Locate each line in the material below that contains the string "bbox", with case counting in the match, and copy every such line.
*** SUPPLIED RECORDS
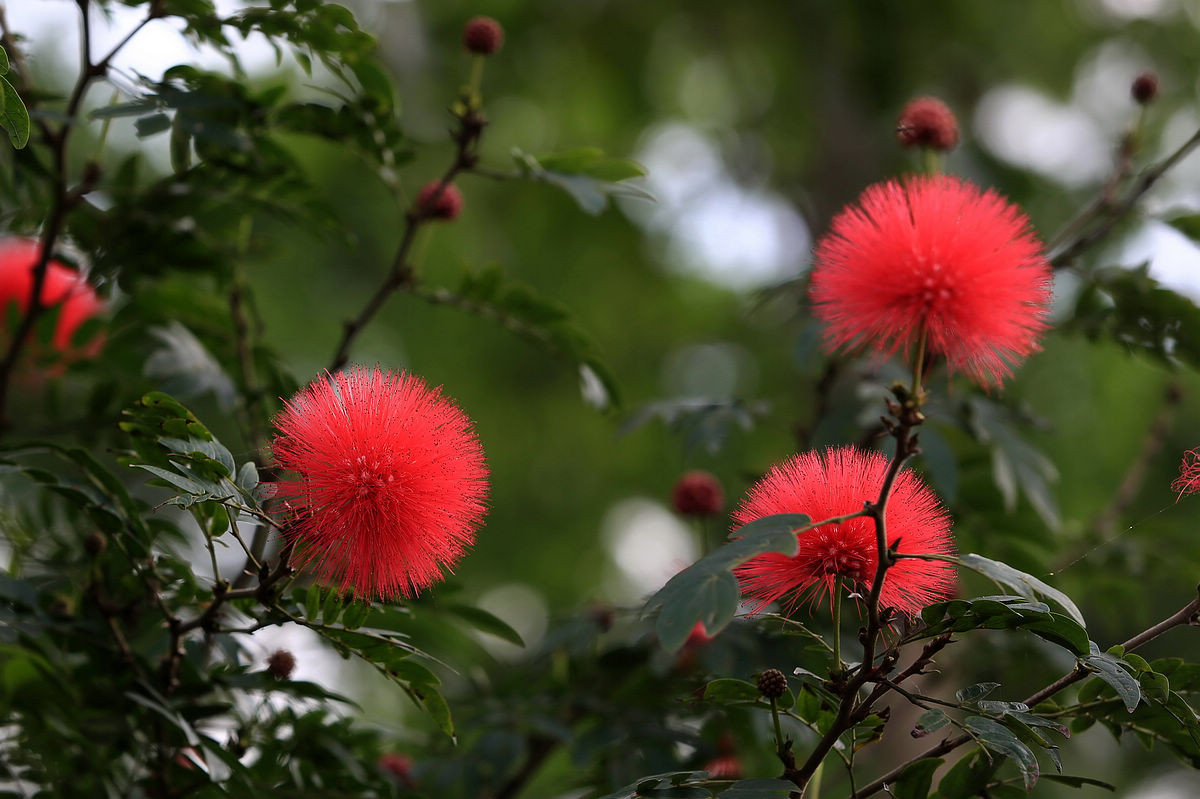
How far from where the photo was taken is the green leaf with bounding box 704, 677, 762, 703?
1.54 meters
******
*** SUPPLIED RECORDS
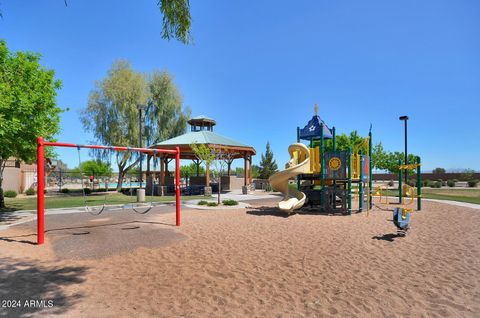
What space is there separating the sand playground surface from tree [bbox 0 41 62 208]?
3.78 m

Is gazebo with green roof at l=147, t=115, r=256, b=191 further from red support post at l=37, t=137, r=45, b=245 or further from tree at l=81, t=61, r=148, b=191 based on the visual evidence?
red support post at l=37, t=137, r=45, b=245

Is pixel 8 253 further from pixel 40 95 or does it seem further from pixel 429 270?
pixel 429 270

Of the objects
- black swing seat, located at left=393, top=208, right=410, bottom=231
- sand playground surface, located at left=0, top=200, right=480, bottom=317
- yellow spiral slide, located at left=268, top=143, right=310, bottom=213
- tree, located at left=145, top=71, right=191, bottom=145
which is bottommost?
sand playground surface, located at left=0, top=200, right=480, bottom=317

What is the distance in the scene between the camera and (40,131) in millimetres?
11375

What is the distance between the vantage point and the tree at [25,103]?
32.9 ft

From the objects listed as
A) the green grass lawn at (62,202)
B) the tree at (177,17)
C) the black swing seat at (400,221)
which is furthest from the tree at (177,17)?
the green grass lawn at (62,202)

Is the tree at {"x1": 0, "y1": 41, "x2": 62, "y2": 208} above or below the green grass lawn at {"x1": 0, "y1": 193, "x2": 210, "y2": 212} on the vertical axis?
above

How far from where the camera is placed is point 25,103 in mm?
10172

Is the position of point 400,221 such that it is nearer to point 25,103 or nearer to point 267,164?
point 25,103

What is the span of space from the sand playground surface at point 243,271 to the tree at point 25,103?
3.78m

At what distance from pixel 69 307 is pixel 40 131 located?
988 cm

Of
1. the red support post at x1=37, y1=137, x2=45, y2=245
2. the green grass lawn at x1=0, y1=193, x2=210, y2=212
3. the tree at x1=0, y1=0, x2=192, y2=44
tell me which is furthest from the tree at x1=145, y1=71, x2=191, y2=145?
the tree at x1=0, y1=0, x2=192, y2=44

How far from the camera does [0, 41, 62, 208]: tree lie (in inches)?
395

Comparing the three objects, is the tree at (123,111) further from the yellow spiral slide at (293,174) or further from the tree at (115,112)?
******
*** SUPPLIED RECORDS
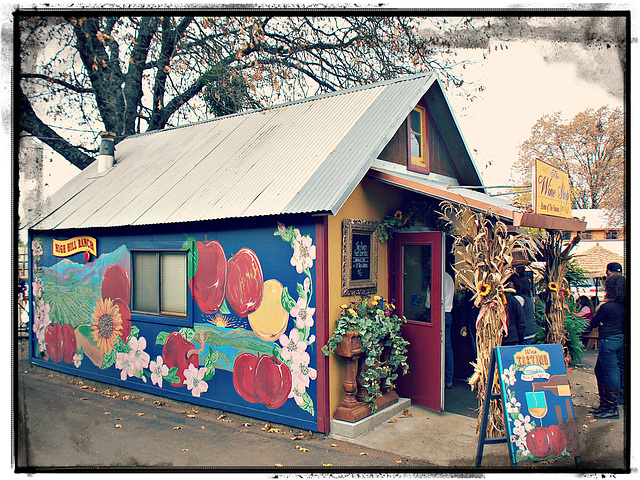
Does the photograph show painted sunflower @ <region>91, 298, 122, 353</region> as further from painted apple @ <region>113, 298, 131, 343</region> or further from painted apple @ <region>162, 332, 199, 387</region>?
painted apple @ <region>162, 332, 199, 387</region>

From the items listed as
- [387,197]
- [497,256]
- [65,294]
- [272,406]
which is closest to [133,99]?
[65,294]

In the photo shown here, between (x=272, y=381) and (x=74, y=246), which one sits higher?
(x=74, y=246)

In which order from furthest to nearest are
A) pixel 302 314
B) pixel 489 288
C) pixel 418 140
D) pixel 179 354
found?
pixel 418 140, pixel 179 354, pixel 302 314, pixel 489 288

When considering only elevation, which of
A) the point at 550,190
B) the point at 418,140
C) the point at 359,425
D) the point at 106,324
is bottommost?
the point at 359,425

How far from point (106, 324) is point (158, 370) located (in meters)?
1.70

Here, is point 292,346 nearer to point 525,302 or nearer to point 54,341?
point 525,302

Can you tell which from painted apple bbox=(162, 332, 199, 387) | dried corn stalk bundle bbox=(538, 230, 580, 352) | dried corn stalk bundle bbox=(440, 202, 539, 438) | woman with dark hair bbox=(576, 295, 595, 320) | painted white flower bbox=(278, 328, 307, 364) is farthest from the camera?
******
> _OUTPUT BELOW_
What space is there separating the sand playground surface from tree [bbox 0 41 62 208]?
Can you tell which from painted apple bbox=(162, 332, 199, 387) | dried corn stalk bundle bbox=(538, 230, 580, 352) | dried corn stalk bundle bbox=(440, 202, 539, 438) | woman with dark hair bbox=(576, 295, 595, 320) | painted white flower bbox=(278, 328, 307, 364) is farthest from the camera?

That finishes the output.